A doença vascular cerebral, nas suas variadas formas, pode ser responsável por mais de 50% dos casos de demência diagnosticados em cada ano, confirma Vítor Tedim Cruz, neurologista e investigador do Instituto de Saúde Pública da Universidade do Porto.

“Mesmo quando se trata de um acidente isquémico transitório ou apenas se verifica a mera exposição prolongada a fatores de risco vascular não corrigidos (tabagismo, diabetes, fibrilhação auricular e hipertensão arterial), o risco de demência aumenta”, refere o médico.

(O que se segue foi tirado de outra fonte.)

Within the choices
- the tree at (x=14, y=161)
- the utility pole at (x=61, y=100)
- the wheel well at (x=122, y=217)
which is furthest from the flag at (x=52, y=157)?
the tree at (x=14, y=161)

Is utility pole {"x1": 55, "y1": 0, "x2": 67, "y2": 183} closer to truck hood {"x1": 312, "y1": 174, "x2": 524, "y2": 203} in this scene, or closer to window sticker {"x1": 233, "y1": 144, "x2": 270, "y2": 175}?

Este tema será analisado no evento anual da Sociedade Portuguesa do AVC (SPAVC), que se realiza de 6 a 8 de fevereiro, no Porto, na sessão ‘Doença vascular cerebral na comunidade’, agendada para o dia 7 de fevereiro, onde serão revelados os primeiros resultados do projeto MIND (Multiple Interventions to Prevent Cognitive Decline), cujo objetivo é reduzir a ocorrência de novos casos de demência através de intervenções não farmacológicas, de natureza multidisciplinar.

Segundo Firmino Machado, investigador do Instituto de Saúde Pública da Universidade do Porto e coordenador do projeto, Portugal deverá ter mais de 160 mil utentes com demência, pessoas com 60 ou mais anos de idade.

O projeto arrancou em setembro do ano passado com quatro eixos prioritários de intervenção: treino cognitivo, atividade física, tratamento atempado de alterações auditivas e promoção da dieta mediterrânica, através de sessões de culinária.

Implementado pelo Agrupamento de Centros de Saúde do Porto Ocidental, em parceria com 14 entidades, entre as quais a SPAVC e o Instituto de Saúde Pública da Universidade do Porto, “envolveu 46 utentes com uma média de idades de 68,3 anos. Ao fim de três meses, verificou-se uma adesão às sessões de treino cognitivo de 86,9%, 84,1% às sessões de atividade física e 88,6% no caso das sessões de culinária”.

Treino cognitivo para travar demência

O projeto MIND vai ser ainda alvo de uma demonstração, no decorrer do encontro, com atividades práticas simuladas, incluindo quatro estações práticas – treino cognitivo, atividade física, demonstração culinária e avaliação auditiva.

Esta sessão, aberta ao público, terá lugar no último dia do congresso, sábado, 8 de fevereiro, sendo introduzida por Castro Lopes, presidente da SPAVC.

Esta primeira parte será dinamizada com a exibição de um vídeo, que procurou avaliar o conhecimento do público sobre AVC, aproveitando para esclarecer sobre as dúvidas mais comuns e reforçar as mensagens a reter, para que toda a audiência saiba prevenir e identificar um AVC.